São Patrício, padroeiro da Irlanda foi bispo e missionário. Um dos seus grandes legados, no entanto, é a sua carta testemunhal sobre a escravidão e que numa ocasião fez um apelo sincero em nome de meninas e meninos sequestrados para serem escravizados.

Na “Carta aos Soldados de Coroticus”, são Patrício pretendia envergonhar Coroticus, um general do século V, cujos soldados, nas palavras do santo, estavam “manchados de sangue, com o sangue de cristãos inocentes, cujo número eu trouxe à tona em Deus e confirmei em Cristo”.

Ele também denunciou que os soldados estavam "distribuindo as mulheres indefesas batizadas como prêmios" e disse que não sabia o que o entristecia mais: os mortos, os capturados ou os próprios escravizadores, "aqueles a quem o diabo apanhou tão profundamente".

A carta de são Patrício é ainda mais comovente porque ele disse que era um ex-escravo.
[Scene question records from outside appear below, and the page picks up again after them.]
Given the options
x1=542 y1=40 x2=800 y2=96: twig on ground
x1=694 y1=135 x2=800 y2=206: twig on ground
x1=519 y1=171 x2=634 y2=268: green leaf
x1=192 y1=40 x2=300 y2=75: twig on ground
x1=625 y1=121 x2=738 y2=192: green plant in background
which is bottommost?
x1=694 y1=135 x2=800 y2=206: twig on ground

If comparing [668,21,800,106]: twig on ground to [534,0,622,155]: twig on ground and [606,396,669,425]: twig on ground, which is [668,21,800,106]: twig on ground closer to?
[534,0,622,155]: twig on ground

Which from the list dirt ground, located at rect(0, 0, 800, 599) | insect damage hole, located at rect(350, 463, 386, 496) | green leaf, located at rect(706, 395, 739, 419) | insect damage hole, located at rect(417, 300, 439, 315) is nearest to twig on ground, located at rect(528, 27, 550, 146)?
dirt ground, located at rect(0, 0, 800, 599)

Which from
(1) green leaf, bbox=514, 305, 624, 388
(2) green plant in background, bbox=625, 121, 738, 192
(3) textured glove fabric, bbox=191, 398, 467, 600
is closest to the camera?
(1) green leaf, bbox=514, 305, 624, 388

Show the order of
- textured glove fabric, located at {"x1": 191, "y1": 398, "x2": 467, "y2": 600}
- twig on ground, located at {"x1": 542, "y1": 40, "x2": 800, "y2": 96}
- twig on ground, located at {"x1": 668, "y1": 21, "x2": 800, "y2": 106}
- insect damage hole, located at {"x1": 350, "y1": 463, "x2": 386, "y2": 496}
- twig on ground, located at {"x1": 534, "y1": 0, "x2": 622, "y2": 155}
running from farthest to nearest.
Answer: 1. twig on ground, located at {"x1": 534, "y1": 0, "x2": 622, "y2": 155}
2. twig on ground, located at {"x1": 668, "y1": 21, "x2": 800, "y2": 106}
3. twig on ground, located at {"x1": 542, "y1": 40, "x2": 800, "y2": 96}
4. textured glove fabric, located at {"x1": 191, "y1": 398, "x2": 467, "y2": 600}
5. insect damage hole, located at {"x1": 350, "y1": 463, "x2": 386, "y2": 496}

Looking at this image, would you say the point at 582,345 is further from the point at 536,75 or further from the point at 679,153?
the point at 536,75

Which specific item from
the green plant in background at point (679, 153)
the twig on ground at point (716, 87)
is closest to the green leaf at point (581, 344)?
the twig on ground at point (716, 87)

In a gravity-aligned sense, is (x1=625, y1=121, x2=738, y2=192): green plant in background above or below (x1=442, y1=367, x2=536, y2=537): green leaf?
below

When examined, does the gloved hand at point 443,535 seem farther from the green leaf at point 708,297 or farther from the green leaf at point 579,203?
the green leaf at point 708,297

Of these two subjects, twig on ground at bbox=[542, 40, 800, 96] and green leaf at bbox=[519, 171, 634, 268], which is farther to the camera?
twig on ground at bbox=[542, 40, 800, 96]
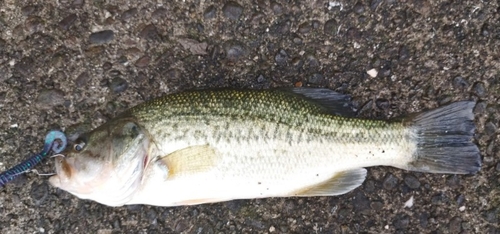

Ele relatou que invasores irlandeses o sequestraram e massacraram os homens e mulheres que trabalhavam como empregados na casa de seu pai.

Jennifer Paxton, professora de história que leciona no programa de Estudos Irlandeses da Universidade Católica da América, disse à CNA, agência em inglês da EWTN, que o santo “teria sabido muito bem o que estes escravos estavam passando, porque foi vítima de tal ataque”.

Ela disse que “no século V, este tipo de ataque era endêmico em todas as Ilhas Britânicas. Ele foi roubado de algum lugar, não temos certeza de onde, no oeste da Grã-Bretanha, e levado cativo para a Irlanda”.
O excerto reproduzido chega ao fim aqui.